A couple of weekends ago, a happy set of coincidences meant that I was able to attend the first PyCaribbean, in Santo Domingo, capital city of the Dominican Republic. I was lucky enough to give a couple of talks there, too.
This was a superbly well-organised conference. Leonardo and Vivian were truly excellent hosts, and it showed that they were passionate about welcoming the world to their city. They made sure breakfast and lunch at the venue were well catered. We weren’t left wanting in the evenings either, thanks to organised outings to some great local bars and restaurants over each of the evenings.
Better still, the organisers were properly attentive to issues that came up: when the westerners (including me) went up to Leo asking where the coffee was at breakfast (“we don’t drink much of that here”), the situation was resolved within hours. This attitude of resolving mismatches in the expectations of locals vs visitors was truly exceptional, and regional conference organisers can learn a lot from it.

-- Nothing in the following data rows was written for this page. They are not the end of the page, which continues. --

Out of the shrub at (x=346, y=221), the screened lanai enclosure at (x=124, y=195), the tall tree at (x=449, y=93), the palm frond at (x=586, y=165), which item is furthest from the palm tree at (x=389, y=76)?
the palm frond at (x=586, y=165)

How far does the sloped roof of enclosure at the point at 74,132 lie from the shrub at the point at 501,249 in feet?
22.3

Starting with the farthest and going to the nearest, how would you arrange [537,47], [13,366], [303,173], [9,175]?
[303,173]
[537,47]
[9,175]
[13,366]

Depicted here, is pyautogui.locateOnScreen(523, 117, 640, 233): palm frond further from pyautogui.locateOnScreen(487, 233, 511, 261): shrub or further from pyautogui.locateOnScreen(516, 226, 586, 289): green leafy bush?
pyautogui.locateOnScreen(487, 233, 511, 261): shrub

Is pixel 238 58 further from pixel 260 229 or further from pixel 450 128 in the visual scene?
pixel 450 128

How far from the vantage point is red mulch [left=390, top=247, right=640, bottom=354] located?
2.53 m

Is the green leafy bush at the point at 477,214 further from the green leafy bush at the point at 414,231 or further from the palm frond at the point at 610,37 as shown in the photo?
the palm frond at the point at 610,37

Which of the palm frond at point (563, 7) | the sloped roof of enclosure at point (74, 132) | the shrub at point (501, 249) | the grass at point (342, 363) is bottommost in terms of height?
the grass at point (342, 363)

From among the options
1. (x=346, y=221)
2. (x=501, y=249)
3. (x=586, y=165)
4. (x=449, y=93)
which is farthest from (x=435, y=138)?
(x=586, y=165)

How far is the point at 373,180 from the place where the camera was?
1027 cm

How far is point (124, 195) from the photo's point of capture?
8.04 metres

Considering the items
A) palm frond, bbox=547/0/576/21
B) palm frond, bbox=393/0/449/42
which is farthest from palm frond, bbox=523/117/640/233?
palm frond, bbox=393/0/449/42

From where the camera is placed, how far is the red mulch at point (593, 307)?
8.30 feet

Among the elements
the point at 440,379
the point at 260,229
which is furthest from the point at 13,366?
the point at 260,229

The programme was, in my opinion, better than by rights any first-run conference should be. Most of the speakers were from countries further afield than the Caribbean (though I don’t believe anyone travelled further than me), and the keynotes were all of a standard that I’d expect from much more established conferences. Given that the audience was mostly from the DR – or Central America, at a stretch – the organisers showed that they truly understood the importance of bringing the world’s Python community to their local community. This is a value that it took us at PyCon Australia several years to grok, and PyCaribbean was doing it during their first year.

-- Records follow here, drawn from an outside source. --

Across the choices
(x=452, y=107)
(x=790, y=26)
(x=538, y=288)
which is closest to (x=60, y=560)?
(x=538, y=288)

A wonderful side-effect of this focus on quality is, the programme was also of a standard high enough that someone could visit from nearby parts of the US and still enjoy a programme of a standard matching some of the best US regional Python conferences.
A bit about the city and venue: Even though the DR has a reputation as a touristy island, Santo Domingo is by no means a tourist town. It’s a working city in a developing nation: the harbour laps up very close to the waterfront roads (no beaches here), the traffic patterns help make crossing the road an extreme sport (skilled jaywalking ftw), and toilet paper and soap at the venue was mostly a BYO affair (sigh). Through learning and planning ahead, most of this culture shock subsided beyond my first day at the event, but it’s very clear that PyCaribbean was no beachside junket.
In Santo Domingo, the language barrier was a lot more confronting than I’d expected, too. Whilst I lucked out on getting a cabbie at the airport who could speak a tiny bit of English, and a receptionist with fluent English at the hotel, that was about the extent of being able to communicate. Especially funny was showing up at the venue, and not being allowed in, until I realised that the problem was not being allowed to wear shorts inside government buildings (it took a while to realise that was what the pointing at my legs meant).
You need at least some Spanish to function in Santo Domingo, and whilst I wasn’t the only speaker who was caught out by this, I’m still extremely grateful for the organisers for helping bridge the language barrier when we were all out and about during the evening events. This made the conference all the more enjoyable.
Will I be back for another PyCaribbean? Absolutely. This was one of the best regional Python conferences I’ve ever been to. The organisers had a solid vision for the event, far earlier than most conferences I’ve been to; the local community was grateful, eager to learn, and were rewarded by talks of a very high standard for a regional conferences; finally, everyone who flew into Santo Domingo got what felt like a truly authentic introduction to Dominican Culture, thanks to the solid efforts of the organisers.
Should you go to the next PyCaribbean? Yes. Should your company sponsor it? Yes. It’s a truly legitimate Python conference that in a couple of years time will be amongst the best in the world.
In PyCaribbean, the Python community’s gained a wonderful conference, and the Caribbean has gained a link with the global Python community, and one that it can be truly proud of at that. If you’re anywhere near the area, PyCaribbean is worthy of serious consideration.